> **Your objective**: Locate the line that contains "How distant from" in the entries below. Retype it and all following lines through the final one, character for character.

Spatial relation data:

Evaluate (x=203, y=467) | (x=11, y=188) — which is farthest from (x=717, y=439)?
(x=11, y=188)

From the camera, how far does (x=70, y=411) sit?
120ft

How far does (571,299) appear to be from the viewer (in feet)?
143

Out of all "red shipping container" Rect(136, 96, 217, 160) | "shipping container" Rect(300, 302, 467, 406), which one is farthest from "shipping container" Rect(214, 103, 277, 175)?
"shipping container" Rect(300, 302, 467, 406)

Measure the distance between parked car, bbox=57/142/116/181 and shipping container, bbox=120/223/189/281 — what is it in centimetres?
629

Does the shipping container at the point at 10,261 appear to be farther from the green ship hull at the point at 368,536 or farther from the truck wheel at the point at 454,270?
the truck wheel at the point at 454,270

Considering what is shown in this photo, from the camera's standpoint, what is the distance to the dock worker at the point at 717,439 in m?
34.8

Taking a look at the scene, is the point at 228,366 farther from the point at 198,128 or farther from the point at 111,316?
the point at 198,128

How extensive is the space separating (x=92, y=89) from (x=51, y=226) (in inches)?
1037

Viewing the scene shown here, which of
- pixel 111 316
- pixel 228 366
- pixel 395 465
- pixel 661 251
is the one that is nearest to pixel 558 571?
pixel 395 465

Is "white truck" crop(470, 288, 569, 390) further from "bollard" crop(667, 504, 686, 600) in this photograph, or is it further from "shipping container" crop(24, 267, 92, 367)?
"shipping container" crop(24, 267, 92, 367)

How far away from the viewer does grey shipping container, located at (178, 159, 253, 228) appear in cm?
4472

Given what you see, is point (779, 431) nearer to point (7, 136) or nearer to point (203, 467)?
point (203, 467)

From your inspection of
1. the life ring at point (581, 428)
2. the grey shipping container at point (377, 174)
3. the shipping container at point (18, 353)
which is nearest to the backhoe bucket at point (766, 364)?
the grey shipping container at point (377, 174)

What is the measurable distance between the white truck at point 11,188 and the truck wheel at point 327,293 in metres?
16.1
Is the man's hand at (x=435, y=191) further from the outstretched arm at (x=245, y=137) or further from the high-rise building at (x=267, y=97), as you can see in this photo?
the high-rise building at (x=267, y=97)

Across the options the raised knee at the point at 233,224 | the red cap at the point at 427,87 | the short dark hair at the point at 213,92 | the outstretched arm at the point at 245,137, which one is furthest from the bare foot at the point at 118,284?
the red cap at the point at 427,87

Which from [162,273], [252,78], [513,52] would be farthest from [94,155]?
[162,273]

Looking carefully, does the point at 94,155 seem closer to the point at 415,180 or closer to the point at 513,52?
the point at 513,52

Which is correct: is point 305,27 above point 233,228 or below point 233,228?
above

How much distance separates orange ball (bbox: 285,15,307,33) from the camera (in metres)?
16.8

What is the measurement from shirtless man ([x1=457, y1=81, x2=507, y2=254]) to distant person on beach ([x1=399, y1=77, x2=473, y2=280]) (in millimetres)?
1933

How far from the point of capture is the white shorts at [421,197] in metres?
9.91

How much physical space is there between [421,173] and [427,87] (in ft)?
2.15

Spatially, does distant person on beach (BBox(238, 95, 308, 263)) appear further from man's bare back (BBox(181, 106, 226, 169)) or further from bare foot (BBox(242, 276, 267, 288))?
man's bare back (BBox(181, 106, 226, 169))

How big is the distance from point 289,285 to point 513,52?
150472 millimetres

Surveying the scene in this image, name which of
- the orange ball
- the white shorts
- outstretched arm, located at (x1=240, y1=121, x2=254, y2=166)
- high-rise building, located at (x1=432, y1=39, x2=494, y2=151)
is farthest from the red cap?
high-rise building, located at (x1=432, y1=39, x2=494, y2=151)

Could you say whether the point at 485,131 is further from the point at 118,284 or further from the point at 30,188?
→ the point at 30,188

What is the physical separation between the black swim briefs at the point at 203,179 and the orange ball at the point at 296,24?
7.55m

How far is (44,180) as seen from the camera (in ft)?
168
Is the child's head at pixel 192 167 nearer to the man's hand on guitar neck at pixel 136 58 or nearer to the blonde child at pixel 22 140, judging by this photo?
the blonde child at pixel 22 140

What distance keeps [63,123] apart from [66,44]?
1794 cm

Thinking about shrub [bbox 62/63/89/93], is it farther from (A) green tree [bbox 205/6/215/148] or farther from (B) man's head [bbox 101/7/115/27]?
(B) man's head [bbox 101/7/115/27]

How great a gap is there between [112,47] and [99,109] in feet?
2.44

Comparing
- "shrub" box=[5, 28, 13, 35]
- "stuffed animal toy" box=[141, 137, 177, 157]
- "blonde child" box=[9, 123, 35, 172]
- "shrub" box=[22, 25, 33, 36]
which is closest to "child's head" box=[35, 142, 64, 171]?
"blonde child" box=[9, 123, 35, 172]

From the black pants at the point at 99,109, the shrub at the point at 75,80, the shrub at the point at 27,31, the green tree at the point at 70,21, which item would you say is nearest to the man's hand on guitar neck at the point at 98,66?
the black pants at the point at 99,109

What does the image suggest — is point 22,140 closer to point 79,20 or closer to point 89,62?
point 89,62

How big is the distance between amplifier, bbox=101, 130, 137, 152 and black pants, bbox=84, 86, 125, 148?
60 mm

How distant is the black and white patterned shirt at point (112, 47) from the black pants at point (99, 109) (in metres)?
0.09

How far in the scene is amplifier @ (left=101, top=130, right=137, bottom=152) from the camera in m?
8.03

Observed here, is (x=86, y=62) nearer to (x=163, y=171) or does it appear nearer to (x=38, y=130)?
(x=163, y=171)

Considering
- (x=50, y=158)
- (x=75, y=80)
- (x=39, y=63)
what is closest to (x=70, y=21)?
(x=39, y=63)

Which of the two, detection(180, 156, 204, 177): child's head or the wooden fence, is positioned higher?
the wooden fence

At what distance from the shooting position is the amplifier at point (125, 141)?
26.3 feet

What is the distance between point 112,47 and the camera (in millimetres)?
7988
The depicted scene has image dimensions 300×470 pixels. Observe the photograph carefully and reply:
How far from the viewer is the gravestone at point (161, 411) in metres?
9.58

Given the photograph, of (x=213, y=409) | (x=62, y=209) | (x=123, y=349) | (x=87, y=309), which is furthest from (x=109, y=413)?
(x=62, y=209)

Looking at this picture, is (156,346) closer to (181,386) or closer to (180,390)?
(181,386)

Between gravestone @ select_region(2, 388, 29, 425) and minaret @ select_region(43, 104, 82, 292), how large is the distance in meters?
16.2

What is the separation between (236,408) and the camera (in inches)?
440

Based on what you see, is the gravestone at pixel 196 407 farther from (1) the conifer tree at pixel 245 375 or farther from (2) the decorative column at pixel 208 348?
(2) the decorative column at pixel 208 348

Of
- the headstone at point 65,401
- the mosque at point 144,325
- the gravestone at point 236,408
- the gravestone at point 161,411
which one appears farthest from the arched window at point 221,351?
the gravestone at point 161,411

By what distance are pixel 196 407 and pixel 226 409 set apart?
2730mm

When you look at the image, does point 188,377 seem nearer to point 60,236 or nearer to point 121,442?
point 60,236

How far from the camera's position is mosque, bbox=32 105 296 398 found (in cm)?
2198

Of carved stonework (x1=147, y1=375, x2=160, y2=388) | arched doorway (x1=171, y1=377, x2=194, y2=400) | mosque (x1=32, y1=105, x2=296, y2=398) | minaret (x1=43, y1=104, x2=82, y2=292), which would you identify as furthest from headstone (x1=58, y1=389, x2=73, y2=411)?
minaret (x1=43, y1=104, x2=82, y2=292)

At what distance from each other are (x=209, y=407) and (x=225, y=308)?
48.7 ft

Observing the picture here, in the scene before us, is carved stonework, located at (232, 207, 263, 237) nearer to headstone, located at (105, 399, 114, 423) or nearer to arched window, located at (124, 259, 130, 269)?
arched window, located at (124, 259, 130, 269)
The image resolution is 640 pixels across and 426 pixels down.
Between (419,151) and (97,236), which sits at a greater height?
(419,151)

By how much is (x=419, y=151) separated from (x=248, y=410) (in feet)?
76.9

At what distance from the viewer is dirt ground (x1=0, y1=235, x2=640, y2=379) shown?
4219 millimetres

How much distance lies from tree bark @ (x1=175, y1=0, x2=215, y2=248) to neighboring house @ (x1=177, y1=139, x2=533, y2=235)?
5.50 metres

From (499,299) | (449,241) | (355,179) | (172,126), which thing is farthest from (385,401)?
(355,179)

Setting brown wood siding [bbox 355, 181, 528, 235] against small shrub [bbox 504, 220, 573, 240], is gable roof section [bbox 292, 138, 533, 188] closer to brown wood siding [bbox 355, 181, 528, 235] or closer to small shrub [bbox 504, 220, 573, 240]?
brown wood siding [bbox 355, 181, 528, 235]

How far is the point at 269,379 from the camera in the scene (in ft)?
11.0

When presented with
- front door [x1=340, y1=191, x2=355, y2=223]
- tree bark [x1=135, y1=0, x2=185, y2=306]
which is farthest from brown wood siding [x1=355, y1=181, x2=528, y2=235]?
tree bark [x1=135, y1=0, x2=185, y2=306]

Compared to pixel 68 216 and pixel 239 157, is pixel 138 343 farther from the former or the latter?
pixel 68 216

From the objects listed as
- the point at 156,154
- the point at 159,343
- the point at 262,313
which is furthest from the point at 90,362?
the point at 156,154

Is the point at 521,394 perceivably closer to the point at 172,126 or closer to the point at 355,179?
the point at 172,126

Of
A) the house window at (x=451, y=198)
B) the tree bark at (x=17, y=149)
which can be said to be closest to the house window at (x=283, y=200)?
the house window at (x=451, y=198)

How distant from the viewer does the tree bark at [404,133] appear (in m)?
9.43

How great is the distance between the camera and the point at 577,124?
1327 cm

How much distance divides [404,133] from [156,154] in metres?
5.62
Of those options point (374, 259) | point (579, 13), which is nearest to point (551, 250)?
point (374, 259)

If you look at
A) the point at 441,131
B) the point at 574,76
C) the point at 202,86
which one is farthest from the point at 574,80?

> **Expected answer**:
How distant from the viewer does the tree bark at [404,133] appear (in m)?
9.43

How great is the distance between the camera and the point at 577,124?
1327 cm

How much distance divides [404,133] from [156,154] in metres?
5.62
Of those options point (374, 259) | point (579, 13), which is nearest to point (551, 250)?
point (374, 259)

If you look at
A) the point at 441,131
B) the point at 574,76
C) the point at 202,86
which one is farthest from the point at 574,80?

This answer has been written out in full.